From here, awareness can reveal itself quite naturally. The breath continues, but it is no longer the center of focus. Instead, it becomes one experience among many, all happening within a larger field of knowing. Sounds, sensations, and even thoughts are included without needing to be followed or controlled.
Noticing from awareness rather than attention can change the tone of meditation entirely. Experience is allowed to come and go. Sensations don’t need to be fixed or pushed away. Thoughts lose some of their grip. There is often more ease, even when what is present is uncomfortable.
This doesn’t mean attention disappears or becomes unimportant. Attention still functions when needed. The difference is that it no longer has to work so hard. Awareness becomes the ground that holds everything else.

a subtle noticing

Over time, you may begin to notice the subtle movement between these two ways of noticing. Attention often feels like a slight lifting or tightening, especially around the head.
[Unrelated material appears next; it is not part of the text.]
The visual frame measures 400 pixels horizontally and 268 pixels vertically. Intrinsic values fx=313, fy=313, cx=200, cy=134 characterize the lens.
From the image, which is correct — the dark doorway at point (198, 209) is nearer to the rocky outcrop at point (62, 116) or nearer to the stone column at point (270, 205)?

Awareness often feels like a soft dropping back or widening. Neither is wrong. Simply noticing the difference is already an expression of awareness itself.
Meditation, in this sense, is not about achieving a special state. It is about learning how to rest in what is already here, beneath the effort to do it right.
Awareness does not need to be created.
It is already noticing.

A reflection exercise

You might like to explore this reflection on your own, or bring it into your meditation practice.
Begin by sitting comfortably and taking a few moments to arrive in the body.
First, gently place your attention on the breath. Notice what it feels like to focus. Where do you sense this effort in the body? Is there a feeling of leaning forward, tightening, or holding? Simply notice.
Now, allow that effort to soften. See if you can rest as the breathing itself, inhabiting the movement rather than watching it. Notice what changes in the body when you do this. Is there a sense of settling, dropping, or ease?
From here, gently widen your experience. Notice the space in which the breath is happening. Sounds, sensations, and thoughts may all be present. Rather than focusing on any one thing, notice the knowing that includes them all.
Finally, reflect gently:
What felt different between focusing on the breath and resting as it?
What felt different between resting as the breath and resting in awareness?
How did your body let you know that something had shifted?
There are no right answers. This reflection is not about getting it right, but about becoming more intimate with your own experience.